The Ka-band Glacier and Ice Surface Topography Interferometer (GLISTIN-A) is currently on deployment in Honolulu, HI to study the Kilauea volcano eruption. The objective of this deployment is to use GLISTIN to detect changes in Kilauea’s topography associated with the new lava flows, with the goal of measuring the erupted volume as a function of time and ultimately the total volume of the event. If successful, Principal Investigator Paul Lundgren and his colleagues at USGS plan to use the GLISTIN data to quantitatively evaluate their models for evolution of volcanic processes. Here’s a NASA press release that highlight’s the research effort:
So far we have imaged the southeastern portion of the Big Island covering Kilauea summit and the east rift zone down to the coast on three different days: May 18, 19, and 21. The data from May 18 & 19 were hand-delivered by Paul Lundgren to JPL on Sunday night where members of the processing team were waiting to start processing the data to determine if the radar has sufficient sensitivity to measure the topography changes associated with new lava flows.

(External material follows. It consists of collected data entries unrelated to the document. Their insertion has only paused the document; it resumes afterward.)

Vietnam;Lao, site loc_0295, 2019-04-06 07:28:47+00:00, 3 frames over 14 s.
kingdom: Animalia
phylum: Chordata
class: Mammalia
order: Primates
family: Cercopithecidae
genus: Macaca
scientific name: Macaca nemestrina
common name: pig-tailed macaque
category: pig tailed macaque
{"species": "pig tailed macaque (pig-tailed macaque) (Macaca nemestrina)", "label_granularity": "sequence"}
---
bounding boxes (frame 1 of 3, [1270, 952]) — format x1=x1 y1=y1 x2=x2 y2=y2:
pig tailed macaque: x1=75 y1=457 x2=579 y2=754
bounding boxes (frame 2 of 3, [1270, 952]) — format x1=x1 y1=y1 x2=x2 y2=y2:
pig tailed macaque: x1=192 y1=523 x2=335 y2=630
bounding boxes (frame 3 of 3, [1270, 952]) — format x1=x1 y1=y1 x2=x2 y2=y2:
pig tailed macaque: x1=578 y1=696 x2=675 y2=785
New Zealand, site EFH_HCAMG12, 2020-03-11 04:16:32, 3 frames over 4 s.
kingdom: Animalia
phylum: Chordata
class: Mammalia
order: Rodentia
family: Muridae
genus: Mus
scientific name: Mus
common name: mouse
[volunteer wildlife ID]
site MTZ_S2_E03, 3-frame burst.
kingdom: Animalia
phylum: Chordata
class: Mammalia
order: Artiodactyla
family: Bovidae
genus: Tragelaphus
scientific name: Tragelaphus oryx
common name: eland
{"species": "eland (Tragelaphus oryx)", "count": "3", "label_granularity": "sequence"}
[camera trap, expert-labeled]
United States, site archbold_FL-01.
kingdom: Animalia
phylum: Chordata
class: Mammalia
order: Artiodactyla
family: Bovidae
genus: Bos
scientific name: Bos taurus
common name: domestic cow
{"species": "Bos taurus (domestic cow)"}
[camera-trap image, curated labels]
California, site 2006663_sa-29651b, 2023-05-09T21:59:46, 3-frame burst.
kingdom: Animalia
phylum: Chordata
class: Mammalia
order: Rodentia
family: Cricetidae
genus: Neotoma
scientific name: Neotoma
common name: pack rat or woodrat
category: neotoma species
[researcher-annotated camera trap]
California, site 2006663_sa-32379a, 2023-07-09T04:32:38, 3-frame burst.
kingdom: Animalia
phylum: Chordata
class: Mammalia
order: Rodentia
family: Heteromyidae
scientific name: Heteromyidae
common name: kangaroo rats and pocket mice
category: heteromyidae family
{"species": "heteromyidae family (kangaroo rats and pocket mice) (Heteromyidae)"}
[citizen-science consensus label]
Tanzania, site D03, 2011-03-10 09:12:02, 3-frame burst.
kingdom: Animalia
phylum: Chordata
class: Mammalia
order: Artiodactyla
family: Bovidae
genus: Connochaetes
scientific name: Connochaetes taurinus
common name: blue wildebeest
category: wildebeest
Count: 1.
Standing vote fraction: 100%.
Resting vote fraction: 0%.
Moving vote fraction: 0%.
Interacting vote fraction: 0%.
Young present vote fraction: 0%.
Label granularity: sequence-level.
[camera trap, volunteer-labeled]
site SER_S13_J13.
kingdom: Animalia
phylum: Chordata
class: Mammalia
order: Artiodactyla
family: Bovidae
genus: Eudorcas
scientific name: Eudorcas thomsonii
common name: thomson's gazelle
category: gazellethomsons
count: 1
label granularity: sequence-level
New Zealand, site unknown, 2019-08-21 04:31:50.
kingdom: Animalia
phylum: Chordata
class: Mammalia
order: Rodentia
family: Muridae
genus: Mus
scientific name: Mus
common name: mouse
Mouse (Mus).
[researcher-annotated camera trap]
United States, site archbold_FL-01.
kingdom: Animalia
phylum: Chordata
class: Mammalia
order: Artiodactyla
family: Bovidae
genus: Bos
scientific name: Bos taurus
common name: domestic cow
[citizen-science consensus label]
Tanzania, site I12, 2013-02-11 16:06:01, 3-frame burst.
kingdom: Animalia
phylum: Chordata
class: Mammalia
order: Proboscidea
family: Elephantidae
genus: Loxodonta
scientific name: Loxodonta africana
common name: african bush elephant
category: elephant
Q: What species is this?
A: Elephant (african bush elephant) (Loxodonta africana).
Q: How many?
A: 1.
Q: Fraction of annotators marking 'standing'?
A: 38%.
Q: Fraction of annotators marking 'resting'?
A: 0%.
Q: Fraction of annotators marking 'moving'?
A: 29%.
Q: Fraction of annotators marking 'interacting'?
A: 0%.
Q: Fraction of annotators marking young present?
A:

Within 24 hours we were able to generate some preliminary amplitude and height products that showed changes due to lava activities from May 18 to May 19.
The current plan is for GLISTIN to remain in Honolulu to make two more observations within the next week as volcano eruption continues to be active.
Figure of preliminary GLISTIN height differences (courtesy Paul Lundgren) showing new lava activities in Leilani Estates within the one day period. The color represents height changes in meters. Areas with intense orange and red experienced lava growth of a few meters whereas areas with bluish hue experienced “height loss,” likely due to lava flows toppling trees in the path. This is really good news as we have demonstrated that the GLISTIN radar has sufficient sensitivity to measure topography changes associated with new lava flows! Much work remains to be done to determine if scientists can extract the lava thickness from the DEM (digital elevation model) changes after accounting for tree height changes and measurement noise.